[Opening Selected passage section]

The sentences are compiled automatically from Tatoeba[1], the cloze deletion is done on the least-common word[2]. This combines vocabulary with grammar.

I didn't like the Clozemaster UI so I wrote a script to make the clozes myself: https://borretti.me/article/building-diy-clozemaster

But automatic approaches are not great. Later I asked GPT-4 to make these flashcards for me, that gave me much better/more meaningful results.

[0]: https://www.clozemaster.com/

[1]: https://tatoeba.org/en/

[2]: https://www.clozemaster.com/faq#how-are-the-blanks-in-the-se...

This is very nice.

For language I've always used the sentence in target language (the one i want to learn) in the front of the card and the translated sentence in the back of the card but I've always wondered if it should actually be the other way around.

Your suggestion with the cloze is another good approach

> I've always wondered if it should actually be the other way around

It should be both ways round. This is especially true for languages (where your brain needs e.g. French -> English for reading/listening and English -> French for writing/speaking). It's also useful even where you only need one direction because learning both directions actually strengthens the memory for the direction you need.

Could you detail a bit more your gpt4 usage for language learning?

[Closing Selected passage section]
[Opening Data listing section]

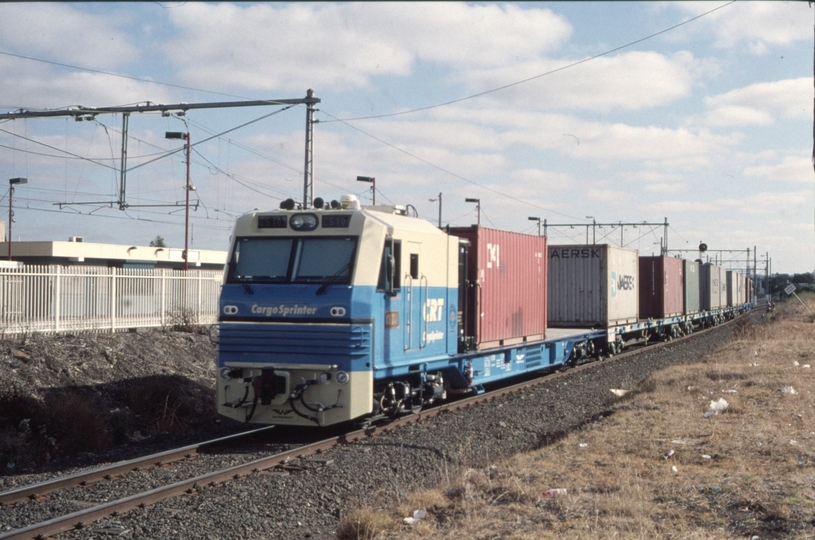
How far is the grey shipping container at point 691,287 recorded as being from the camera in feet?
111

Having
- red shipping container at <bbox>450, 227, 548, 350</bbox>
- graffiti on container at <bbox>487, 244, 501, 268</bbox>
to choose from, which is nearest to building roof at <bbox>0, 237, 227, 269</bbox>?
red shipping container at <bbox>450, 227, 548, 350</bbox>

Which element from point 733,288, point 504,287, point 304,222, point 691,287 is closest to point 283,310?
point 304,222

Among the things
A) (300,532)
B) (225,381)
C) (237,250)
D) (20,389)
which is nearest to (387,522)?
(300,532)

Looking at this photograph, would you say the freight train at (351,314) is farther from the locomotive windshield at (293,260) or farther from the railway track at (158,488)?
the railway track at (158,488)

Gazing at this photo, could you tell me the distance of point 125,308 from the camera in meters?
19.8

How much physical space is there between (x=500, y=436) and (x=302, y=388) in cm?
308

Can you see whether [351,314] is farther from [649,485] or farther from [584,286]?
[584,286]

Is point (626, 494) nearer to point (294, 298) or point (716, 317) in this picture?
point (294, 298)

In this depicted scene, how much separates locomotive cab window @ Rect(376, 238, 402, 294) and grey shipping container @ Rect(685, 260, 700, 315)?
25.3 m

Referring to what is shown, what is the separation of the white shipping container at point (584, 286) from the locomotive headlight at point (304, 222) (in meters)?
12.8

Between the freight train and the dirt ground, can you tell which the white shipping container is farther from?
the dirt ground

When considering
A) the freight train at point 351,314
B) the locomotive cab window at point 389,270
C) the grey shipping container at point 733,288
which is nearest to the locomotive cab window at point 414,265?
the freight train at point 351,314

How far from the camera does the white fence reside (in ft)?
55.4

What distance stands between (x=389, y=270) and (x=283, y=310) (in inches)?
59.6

[Closing Data listing section]
[Opening Data listing section]

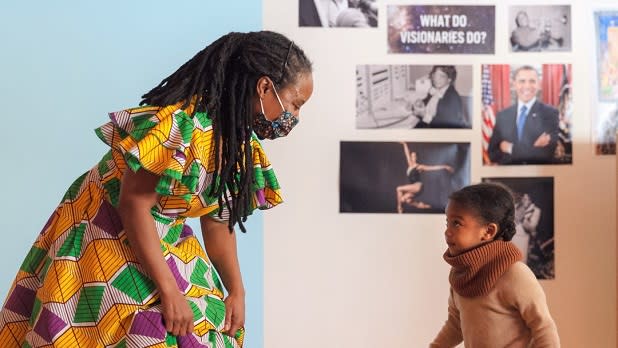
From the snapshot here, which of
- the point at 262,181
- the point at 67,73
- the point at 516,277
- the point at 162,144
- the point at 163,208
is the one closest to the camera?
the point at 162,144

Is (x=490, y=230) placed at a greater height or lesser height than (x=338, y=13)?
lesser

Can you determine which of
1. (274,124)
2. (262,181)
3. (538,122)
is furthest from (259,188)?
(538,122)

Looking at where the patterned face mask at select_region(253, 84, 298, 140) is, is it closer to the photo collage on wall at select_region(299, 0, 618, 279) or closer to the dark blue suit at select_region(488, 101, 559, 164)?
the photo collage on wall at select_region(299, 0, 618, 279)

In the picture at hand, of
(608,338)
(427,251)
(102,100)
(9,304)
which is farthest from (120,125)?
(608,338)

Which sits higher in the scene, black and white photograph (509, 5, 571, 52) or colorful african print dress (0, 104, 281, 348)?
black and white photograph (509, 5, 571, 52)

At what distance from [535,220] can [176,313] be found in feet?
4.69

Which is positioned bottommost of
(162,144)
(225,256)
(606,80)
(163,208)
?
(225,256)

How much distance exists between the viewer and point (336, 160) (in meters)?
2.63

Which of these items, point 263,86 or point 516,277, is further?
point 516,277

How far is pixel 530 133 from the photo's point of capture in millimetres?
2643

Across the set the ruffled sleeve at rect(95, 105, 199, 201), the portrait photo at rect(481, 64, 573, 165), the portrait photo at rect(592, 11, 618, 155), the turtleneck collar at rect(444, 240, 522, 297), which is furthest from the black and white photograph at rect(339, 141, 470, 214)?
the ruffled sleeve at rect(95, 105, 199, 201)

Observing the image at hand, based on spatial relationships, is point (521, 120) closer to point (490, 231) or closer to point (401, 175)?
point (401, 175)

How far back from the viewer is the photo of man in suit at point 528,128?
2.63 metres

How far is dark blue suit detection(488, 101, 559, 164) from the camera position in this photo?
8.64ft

[Closing Data listing section]

- [Exercise requirements]:
Duplicate, word for word, the part of the flashcard discussion that opens with the words containing "It should be" and closes with "for language learning?".

- [Exercise result]:
It should be both ways round. This is especially true for languages (where your brain needs e.g. French -> English for reading/listening and English -> French for writing/speaking). It's also useful even where you only need one direction because learning both directions actually strengthens the memory for the direction you need.

Could you detail a bit more your gpt4 usage for language learning?